Introduction HIV infection in children is seen much more commonly seen in the UK. HIV associated nephropathy (HIVAN), is commonly considered as a late manifestation in adults having longstanding HIV infection with high viral-load and low T-helper cell (CD4) counts. The authors report a case of HIVAN in a teenager who was already on highly active antiretroviral therapy (HAART) with well suppressed disease activity.

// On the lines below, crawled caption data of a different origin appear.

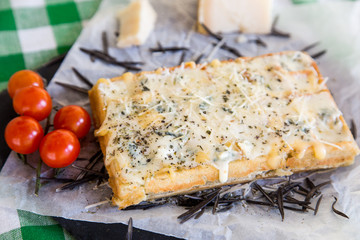 Belgian waffle with sauce, Parmesan cheese, rosemary and cherry tomatoes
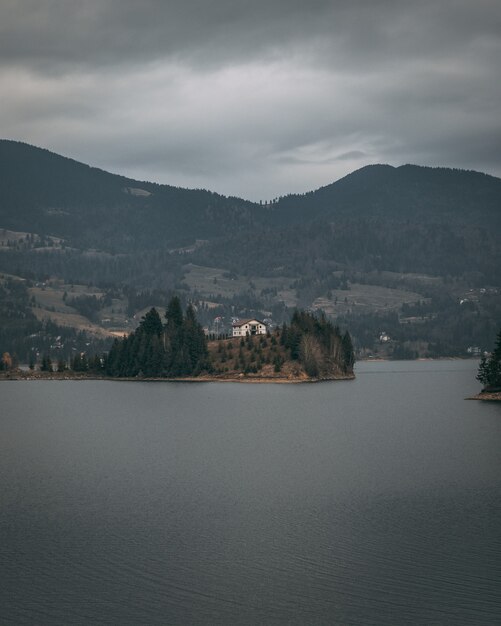 Vertikale Aufnahme eines Hauses an der Küste, umgeben von Bäumen und Bergen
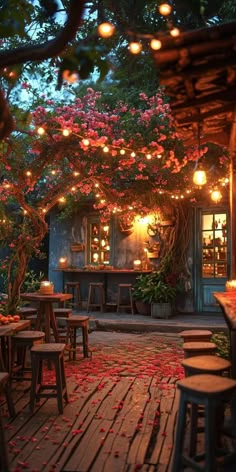 an outdoor dining area with tables and stools covered in rose petals, lit by lanterns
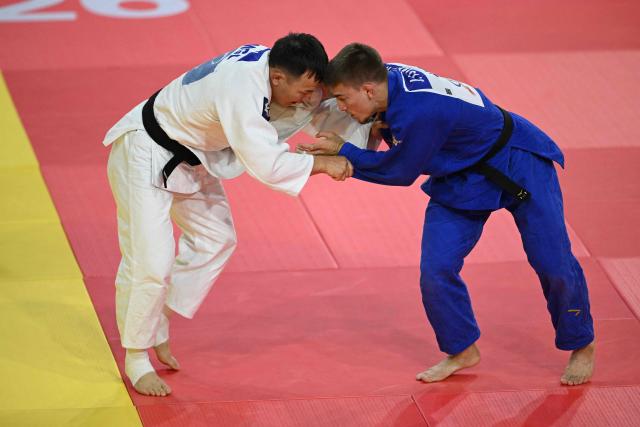 Jack Yonezuka of USA (blue) competes with Uranbayar Odgerel of Mongolia (white) in their semi-final for men under 73kg at the Judo Ulaanbaatar Grand Slam 2026 in Ulaanbaatar on June 20, 2026. (Photo by ADEK BERRY / AFP)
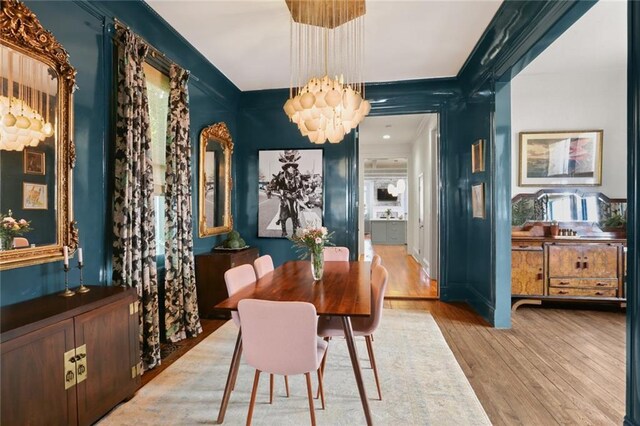 dining space with hardwood / wood-style flooring, crown molding, and an inviting chandelier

Case A Zimbabwe-born 9-year-old boy was diagnosed with miliary tuberculosis and vertically transmitted HIV infection. He was started on anti tuberculosis medications and HAART. Within few months of HAART therapy his viral-load became undetectable and CD4 count got normalised. He successfully completed the treatment of miliary tuberculosis, but 4 years later, he developed nephrotic range proteinuria (7.5 gm/day). He was not hypertensive or oedematous. His urine showed no sediments, serum albumin was low, cholesterol was elevated, with normal creatinine and complement levels, and negative autoimmune screen. Ultrasound revealed echogenic normal sized kidneys. CD4 counts were still normal and viral-load remained undetectable. Drug related causes of nephropathy were ruled out by reviewing the list of medication that he was previously on. Kidney biopsy showed non-collapsing focal segmental glomerular sclerosis suggestive of HIVAN.

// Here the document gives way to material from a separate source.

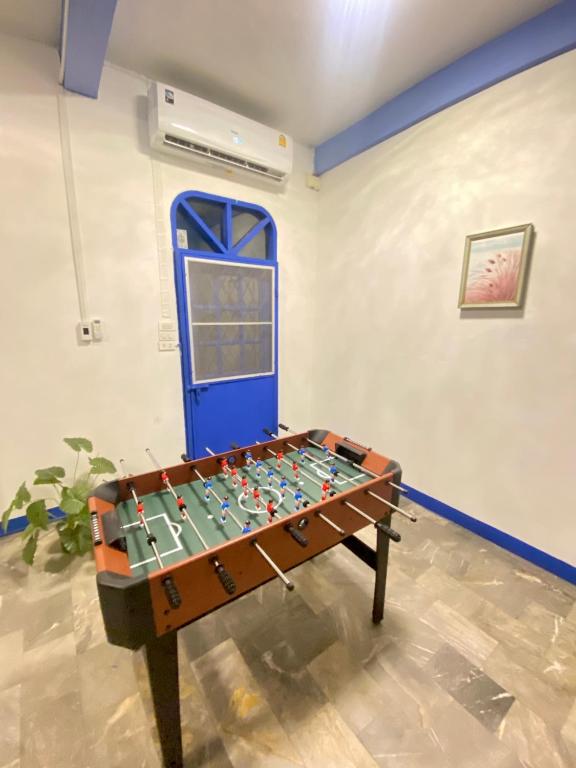 a foosball table in a room with a blue door at 曼谷市中心大空间6卧室花园泳池别墅 in Bangkok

Treatment Along with regular HAART, he received 8 weeks of prednisolone and was put on enalapril (angiotensin-converting enzyme inhibitor), which markedly improved the proteinuria. His renal function subsequently has remained stable.

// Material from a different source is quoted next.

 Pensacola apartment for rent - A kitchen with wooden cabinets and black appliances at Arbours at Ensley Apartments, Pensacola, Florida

Conclusion This is a very interesting and unique case not reported in literature till now. Contrary to common belief it has made us postulate that HIVAN can occur at any stage in HIV infection, even in those with HAART induced stable state with undetectable viral-load and normal CD4 count. It has been suggested that renal epithelial cells act as reservoir for HIV-1 and intracellular expression of viral RNA could persist despite HAART. Improved survival following introduction of HAART has resulted in more patients being at-risk of developing kidney diseases.
Suggestion As HIVAN can remain asymptomatic in early stages, children with HIV infection should be regularly screened for kidney disease even if they are clinically asymptomatic and on adequate HAART regimen.